Ну конечно, давно уж все поняли, что зайдет к ним в Ишим кто-то очень серьезный, чрезвычайный вообще постоялец… Ждали группу, конечно, террористов каких не на шутку, но вот чтобы один…
— Из него миллион, что ль, вымучивать? — «Вот такой я дурак, в голове — только кость, всю рыбалку испорчу тебе, отпусти».
— Под придурка, Валерик? Не надо. — Тварь ему подмигнула блудливо: все, мол, жалкие хитрости вижу твои. — Не налим же, сказал, — рыбоящер. Кто его вот такого мог сюда запихнуть? Да совсем только сильный, совсем. И следить за ним будут — из космоса. И за нами с тобой. И вымучивать будут из него это самое — тоже из космоса. Ну а мы исполнять по нему, что нам скажут. Обвалился на нас… как не знаю… судьба. Не отвертишься, бивень. И тебя, и меня — что не так, — показал насекомое в щепоти, — раздавят.
— Это кто же такой? — клокотнул он неживо, вообще тогда не понимая, для чего нужен он, пробивное устройство, безмозглый колун, чуя только тоску, только детскую слабость ума, как вот в детстве при мысли, что когда-нибудь вырастешь — и придется жить сложной жизнью всех взрослых, с непонятной этой квартплатой, сберегательной кассой, квитками за свет…

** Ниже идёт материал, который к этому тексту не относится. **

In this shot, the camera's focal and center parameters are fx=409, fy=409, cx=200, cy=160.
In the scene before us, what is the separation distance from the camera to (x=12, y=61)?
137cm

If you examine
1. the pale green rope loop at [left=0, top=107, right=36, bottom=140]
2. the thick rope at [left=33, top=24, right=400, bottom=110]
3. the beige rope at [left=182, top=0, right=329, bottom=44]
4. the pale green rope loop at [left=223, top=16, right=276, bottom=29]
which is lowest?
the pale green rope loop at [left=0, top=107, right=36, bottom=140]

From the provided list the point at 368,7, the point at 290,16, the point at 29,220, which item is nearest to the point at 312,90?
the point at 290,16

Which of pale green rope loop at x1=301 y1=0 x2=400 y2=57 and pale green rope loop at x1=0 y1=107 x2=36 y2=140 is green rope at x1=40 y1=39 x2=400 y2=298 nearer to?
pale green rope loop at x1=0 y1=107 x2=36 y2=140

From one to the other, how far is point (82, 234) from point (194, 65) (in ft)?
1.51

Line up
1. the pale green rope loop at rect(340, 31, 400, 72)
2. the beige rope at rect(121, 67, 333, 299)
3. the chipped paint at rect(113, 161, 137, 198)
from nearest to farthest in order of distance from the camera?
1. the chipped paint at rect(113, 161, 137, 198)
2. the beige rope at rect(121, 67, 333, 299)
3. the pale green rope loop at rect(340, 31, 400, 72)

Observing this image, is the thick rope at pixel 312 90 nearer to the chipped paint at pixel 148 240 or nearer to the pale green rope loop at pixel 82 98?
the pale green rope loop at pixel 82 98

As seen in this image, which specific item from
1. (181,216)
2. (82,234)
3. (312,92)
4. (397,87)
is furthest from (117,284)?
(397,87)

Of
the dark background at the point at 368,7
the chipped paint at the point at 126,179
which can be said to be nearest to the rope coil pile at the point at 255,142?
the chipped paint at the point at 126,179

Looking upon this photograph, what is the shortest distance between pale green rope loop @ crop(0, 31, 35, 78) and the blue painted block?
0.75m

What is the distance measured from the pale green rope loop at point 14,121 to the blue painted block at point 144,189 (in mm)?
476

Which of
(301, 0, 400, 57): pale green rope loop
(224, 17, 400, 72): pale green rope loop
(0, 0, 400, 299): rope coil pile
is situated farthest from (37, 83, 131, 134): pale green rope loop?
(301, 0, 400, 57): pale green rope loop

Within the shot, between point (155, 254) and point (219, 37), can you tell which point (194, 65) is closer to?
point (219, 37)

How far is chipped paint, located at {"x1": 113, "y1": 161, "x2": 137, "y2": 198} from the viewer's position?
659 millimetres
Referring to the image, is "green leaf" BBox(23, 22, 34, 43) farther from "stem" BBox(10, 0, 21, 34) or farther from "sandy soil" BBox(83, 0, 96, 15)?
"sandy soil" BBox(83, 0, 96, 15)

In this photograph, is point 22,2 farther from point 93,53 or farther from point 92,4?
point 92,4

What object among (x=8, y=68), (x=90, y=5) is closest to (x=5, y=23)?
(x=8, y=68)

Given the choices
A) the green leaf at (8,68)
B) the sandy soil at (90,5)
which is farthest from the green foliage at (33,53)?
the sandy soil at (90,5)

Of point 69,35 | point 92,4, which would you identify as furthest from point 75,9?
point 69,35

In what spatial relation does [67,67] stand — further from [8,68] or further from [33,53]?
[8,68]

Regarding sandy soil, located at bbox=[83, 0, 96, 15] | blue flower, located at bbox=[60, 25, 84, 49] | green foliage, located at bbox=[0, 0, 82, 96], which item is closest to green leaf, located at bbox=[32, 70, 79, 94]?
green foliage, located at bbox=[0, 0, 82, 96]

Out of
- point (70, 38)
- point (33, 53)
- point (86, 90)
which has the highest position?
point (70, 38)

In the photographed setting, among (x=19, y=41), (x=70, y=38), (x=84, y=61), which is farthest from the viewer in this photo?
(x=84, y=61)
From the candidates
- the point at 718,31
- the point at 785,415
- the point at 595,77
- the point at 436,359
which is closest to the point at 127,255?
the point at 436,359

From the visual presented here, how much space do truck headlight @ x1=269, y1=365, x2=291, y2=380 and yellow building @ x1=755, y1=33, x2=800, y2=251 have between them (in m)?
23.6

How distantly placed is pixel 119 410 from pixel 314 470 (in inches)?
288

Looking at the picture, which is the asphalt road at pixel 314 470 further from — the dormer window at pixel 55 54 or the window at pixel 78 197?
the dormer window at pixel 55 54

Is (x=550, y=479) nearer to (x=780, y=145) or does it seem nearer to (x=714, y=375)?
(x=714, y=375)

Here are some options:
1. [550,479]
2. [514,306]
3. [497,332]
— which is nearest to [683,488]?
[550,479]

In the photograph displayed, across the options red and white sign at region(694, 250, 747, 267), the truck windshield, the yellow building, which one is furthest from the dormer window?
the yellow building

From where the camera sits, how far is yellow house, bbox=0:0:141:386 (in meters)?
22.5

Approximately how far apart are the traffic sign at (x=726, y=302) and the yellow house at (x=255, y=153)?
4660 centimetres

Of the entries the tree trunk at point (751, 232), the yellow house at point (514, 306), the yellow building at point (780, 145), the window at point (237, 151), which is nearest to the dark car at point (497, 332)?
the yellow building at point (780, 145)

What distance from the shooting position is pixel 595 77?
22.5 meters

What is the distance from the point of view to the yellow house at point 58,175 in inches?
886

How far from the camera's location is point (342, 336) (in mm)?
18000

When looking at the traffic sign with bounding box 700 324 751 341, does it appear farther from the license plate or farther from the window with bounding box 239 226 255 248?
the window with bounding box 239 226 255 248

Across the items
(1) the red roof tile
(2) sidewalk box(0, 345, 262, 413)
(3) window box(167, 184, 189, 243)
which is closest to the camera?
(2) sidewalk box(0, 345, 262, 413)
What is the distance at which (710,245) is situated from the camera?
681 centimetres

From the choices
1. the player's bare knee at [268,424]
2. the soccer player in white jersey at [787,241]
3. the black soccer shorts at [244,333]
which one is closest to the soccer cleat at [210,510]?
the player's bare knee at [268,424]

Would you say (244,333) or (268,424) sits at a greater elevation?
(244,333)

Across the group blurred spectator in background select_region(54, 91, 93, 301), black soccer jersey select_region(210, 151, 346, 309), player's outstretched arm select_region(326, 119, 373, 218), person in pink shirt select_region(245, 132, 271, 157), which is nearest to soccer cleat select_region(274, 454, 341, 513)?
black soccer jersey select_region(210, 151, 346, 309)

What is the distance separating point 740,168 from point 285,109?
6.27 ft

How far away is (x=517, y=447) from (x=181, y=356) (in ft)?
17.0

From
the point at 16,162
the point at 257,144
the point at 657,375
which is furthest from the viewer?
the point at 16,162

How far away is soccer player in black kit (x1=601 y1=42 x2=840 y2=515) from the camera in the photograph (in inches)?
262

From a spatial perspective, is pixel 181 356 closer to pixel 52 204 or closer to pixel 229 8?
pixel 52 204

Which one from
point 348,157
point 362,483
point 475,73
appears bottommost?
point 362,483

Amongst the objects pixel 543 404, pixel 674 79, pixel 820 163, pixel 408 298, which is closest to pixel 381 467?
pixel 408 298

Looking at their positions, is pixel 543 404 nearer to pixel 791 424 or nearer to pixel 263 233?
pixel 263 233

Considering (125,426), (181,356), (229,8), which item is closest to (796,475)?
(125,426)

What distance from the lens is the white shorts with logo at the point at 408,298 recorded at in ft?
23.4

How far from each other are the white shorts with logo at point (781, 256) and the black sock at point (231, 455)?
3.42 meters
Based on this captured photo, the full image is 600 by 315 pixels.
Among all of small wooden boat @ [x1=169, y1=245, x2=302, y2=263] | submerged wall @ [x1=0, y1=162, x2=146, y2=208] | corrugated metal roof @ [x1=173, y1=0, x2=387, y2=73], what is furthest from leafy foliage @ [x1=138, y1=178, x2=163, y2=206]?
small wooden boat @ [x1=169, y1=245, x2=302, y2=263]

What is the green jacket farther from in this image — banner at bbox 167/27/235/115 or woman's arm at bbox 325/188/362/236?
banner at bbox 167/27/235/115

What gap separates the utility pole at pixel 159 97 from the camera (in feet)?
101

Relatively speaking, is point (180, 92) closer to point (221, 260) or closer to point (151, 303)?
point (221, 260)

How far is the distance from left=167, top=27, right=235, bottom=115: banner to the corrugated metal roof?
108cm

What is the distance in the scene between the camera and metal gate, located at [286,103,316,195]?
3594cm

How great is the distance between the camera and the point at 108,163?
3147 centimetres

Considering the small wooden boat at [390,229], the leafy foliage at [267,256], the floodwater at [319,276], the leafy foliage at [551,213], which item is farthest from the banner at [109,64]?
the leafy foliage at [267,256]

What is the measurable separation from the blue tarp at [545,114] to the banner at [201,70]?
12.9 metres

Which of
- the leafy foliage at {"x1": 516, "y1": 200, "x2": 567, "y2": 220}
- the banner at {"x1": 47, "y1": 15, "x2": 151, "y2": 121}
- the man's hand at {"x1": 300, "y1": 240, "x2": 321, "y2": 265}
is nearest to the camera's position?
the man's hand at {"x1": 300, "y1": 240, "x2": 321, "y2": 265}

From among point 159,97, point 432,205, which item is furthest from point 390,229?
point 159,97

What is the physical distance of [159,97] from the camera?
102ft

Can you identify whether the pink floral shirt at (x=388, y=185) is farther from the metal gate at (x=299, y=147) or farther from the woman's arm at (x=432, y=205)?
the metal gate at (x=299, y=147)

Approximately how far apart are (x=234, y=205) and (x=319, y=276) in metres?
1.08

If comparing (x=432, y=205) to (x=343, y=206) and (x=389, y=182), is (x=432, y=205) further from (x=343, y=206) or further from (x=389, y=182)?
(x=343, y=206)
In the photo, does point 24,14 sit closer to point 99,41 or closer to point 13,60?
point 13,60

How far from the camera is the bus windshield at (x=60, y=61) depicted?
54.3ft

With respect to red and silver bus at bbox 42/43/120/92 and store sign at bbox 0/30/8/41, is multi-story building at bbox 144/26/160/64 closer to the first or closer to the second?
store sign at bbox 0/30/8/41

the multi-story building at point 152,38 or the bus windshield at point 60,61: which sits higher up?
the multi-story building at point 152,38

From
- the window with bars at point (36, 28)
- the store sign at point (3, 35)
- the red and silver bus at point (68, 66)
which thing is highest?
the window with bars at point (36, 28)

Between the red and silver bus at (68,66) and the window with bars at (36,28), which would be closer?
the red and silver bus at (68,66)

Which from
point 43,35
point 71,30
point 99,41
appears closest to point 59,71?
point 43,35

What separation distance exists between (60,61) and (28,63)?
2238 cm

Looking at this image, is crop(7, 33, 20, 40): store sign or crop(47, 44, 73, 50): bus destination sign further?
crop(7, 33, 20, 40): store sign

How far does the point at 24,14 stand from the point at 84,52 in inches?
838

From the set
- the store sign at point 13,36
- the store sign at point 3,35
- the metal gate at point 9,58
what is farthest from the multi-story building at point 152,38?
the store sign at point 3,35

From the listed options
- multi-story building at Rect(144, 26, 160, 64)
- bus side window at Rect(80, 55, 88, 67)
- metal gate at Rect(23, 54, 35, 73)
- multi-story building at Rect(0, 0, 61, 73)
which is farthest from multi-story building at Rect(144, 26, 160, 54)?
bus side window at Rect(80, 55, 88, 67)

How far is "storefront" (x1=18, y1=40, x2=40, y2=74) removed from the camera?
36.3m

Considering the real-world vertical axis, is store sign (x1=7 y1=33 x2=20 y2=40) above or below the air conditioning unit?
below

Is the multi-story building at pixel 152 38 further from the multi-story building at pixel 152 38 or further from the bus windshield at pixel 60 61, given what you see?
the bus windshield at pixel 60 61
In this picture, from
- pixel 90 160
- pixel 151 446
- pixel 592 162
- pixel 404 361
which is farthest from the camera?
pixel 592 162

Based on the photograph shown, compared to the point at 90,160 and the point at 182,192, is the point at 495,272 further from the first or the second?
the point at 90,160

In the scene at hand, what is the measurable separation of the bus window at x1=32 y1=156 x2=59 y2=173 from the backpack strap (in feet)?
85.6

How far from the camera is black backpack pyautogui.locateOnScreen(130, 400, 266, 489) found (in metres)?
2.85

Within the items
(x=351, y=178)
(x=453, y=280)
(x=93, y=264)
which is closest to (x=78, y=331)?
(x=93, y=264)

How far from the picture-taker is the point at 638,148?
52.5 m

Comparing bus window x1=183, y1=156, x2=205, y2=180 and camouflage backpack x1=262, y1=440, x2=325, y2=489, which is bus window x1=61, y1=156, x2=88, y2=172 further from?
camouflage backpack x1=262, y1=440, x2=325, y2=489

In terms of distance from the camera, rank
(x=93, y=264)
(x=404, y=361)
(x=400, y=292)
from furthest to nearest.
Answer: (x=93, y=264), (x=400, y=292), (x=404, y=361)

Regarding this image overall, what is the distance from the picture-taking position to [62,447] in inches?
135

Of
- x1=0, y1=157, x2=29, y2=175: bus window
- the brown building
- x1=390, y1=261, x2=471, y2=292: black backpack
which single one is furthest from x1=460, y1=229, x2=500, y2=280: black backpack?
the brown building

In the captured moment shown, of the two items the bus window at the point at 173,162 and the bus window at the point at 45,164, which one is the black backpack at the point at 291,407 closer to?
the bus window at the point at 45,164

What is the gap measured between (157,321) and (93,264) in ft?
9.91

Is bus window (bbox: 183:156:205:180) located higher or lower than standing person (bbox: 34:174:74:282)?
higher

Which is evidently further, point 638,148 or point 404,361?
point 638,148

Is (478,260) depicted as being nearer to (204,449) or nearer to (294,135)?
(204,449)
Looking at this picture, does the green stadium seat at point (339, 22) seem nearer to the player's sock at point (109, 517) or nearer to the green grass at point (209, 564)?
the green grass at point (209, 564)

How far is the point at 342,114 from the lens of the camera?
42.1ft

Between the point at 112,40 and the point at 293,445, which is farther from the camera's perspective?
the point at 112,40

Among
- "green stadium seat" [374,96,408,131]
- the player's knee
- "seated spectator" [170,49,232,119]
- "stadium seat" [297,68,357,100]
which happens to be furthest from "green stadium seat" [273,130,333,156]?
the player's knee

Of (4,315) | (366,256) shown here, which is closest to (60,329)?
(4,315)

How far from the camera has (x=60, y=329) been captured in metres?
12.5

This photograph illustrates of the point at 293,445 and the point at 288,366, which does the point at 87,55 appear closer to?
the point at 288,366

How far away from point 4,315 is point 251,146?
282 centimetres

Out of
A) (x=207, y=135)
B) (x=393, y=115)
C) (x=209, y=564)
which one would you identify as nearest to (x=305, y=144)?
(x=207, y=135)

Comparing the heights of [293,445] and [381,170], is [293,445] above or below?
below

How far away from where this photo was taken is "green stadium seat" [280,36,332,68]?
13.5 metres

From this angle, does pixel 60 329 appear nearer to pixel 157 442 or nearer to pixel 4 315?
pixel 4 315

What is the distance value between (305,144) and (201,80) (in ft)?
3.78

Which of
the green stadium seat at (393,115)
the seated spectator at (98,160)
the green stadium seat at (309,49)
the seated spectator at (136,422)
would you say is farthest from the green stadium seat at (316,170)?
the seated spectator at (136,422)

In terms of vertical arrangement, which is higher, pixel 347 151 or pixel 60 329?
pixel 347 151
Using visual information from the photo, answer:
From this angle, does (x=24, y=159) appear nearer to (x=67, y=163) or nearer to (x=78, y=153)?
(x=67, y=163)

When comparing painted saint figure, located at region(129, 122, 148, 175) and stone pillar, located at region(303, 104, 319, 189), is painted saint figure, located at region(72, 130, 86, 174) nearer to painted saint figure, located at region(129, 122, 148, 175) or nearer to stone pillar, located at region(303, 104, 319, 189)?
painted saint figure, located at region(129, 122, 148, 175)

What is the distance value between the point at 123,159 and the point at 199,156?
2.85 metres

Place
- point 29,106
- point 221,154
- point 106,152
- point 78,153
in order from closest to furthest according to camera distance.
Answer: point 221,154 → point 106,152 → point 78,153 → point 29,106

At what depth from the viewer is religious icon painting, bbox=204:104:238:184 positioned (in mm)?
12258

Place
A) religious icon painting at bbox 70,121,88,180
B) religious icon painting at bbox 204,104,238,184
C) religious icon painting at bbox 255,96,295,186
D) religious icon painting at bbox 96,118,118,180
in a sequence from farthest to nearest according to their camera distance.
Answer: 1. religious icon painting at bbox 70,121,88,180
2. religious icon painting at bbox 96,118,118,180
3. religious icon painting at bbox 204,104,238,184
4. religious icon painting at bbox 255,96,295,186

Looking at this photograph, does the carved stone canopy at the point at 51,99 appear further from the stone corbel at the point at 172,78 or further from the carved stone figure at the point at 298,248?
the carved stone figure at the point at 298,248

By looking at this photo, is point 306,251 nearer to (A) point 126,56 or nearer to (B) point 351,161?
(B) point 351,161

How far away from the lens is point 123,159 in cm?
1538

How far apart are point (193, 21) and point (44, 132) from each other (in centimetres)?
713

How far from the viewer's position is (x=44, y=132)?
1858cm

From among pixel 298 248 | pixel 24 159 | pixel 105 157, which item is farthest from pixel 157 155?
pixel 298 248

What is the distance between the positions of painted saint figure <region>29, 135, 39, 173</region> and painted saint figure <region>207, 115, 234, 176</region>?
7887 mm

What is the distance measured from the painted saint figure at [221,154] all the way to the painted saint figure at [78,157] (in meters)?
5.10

И всезнающий змий подманил его пальцем на длину языка и, убавив в себе нутряное шипение до минуса, ультразвука вообще, продавил в него, всунул, словно ногу в сапог:
— А Угланов такой, не слыхал?
На него полетела плита, пробивая насквозь этажи; ломовая летящая сила, поездной беспощадно-железный нагон от истока всех чугуевских бед, всей чугуевской дури и мерзости просадил и покрыл эти вот десять лет, и ударил Чугуева в спину, и вынес в то, чего не бывает.
— Это что с тобой, а? Что так трекнулся вдруг? — В глазках твари, рептилии вспыхнули огоньки подозрения, знания, из чего был он собран, Чугуев, в чем сварен, что его, работягу, намагнитило и затащило сюда. — Что, хозяин твой, да? Жизнь твою повернул — за Уральский хребет? Воевать с ним ходил? Бунтовал против барина? И ОМОНом он вас? Ты тогда вот ударил мента своего? Ну так радуйся, что и его завалили, огромного, кто вас гнул до земли и на ваших горбах миллиарды наваривал. Ту же будет баланду из того же бачка, что и ты. Вона как оно все! Справедливость! Или что — оттоптаться теперь захотел? Чтобы он, бывший бог, ощутил, из чего он физически сделан? Ты смотри мне, смотри, бандерлог! Шевельни только пальцем попробуй.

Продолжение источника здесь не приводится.